With approval, Baqsimi, which was approved for adults and children as young as 4, becomes the first approved treatment of hypoglycemia that can be administered without an injection.
The US Food and Drug Administration (FDA) has announced the approval of Eli Lilly and Company’s nasal powder glucagon (Baqsimi) for the treatment of severe hypoglycemia.
The nasal powder, which is administered via an intranasal spray, is the first approved treatment for severe hypoglycemia that can be administered without an injection. The spray will come in a single-use dispenser that can be given to a person suffering a severe hypoglycemic episode.
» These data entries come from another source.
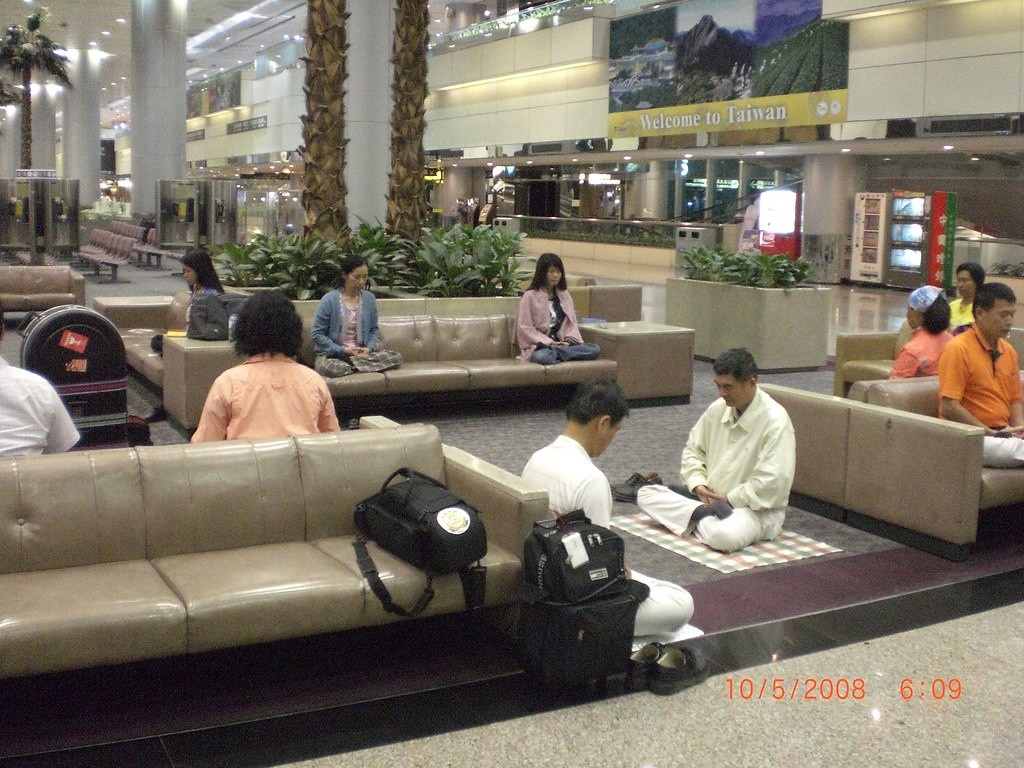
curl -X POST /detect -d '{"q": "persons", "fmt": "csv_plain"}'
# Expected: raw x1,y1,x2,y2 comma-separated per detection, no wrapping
637,349,796,550
889,285,954,379
151,250,225,355
311,256,403,377
0,298,81,457
512,253,601,364
523,379,695,636
939,282,1024,467
139,218,155,228
191,292,341,443
947,263,985,335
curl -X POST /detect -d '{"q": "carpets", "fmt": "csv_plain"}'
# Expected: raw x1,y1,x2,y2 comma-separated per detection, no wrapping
609,512,843,574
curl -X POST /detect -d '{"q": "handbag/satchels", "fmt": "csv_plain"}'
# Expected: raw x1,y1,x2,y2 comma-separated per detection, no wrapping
521,508,627,606
187,294,229,341
351,466,488,620
518,578,649,703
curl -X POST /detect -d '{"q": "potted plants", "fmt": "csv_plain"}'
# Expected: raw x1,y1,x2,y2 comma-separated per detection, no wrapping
662,246,835,375
201,220,536,342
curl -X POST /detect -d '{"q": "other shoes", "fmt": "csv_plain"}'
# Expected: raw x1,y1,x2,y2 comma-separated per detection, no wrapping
348,419,359,429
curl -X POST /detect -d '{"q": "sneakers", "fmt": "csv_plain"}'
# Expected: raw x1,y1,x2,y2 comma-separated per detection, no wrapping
626,642,673,692
649,647,711,695
609,472,663,502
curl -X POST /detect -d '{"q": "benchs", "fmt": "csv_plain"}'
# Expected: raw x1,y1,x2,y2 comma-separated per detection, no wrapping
756,322,1023,560
1,222,618,439
0,412,545,689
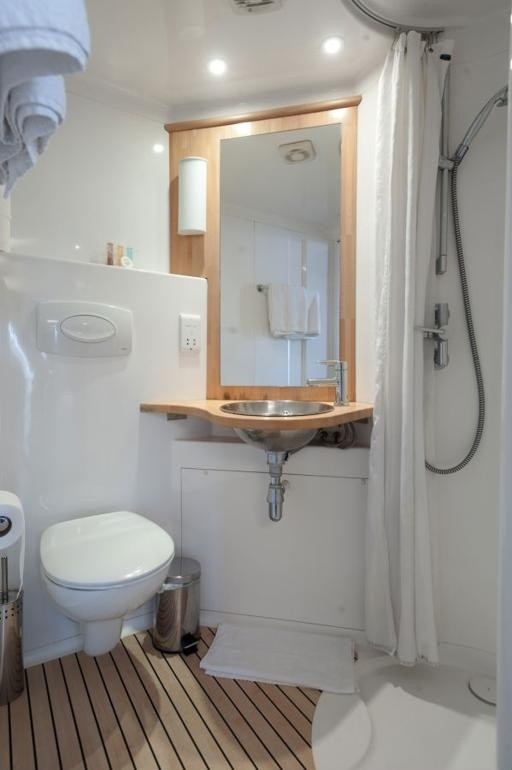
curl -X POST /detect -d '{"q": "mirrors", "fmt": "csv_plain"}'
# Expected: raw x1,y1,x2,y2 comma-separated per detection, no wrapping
220,121,342,389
“This new way to administer glucagon may simplify the process, which can be critical during an episode, especially since the patient may have lost consciousness or may be having a seizure,” said Janet Woodcock, MD, director of the FDA’s Center for Drug Evaluation and Research In those situations, we want the process to treat the suffering person to be as simple as possible.”
The safety and efficacy of Baqsimi nasal powder glucagon was evaluated in 2 studies, which involved 83 and 70 adults with diabetes, that compared single dose Baqsimi to a single dose of glucagon injection. Investigators found that Baqsimi adequately increased blood sugar levels. Additionally, similar results were observed in a pediatric study of 48 patients over the age of 4 with type 1 diabetes.
In a press release, the FDA advised Baqsimi should not be taken by patients with pheochromocytoma or who have insulinoma. The release also noted Baqsimi carries a warning Baqsimi carries a warning that is should be used with caution by those who have been fasting for long periods, have an adrenal insufficiency, or have chronic hypoglycemia caused by low levels of releasable glucose in the liver.
The most common adverse reactions associated with Baqsimi are nausea, vomiting, headache, upper respiratory tract irritation, watery eyes, redness of eyes and itchiness. Adverse reactions of Baqsimi are similar to that of injectable glycogen, with the addition of nasal and eye-related symptoms — the FDA release noted this was due to the way the drug is administered.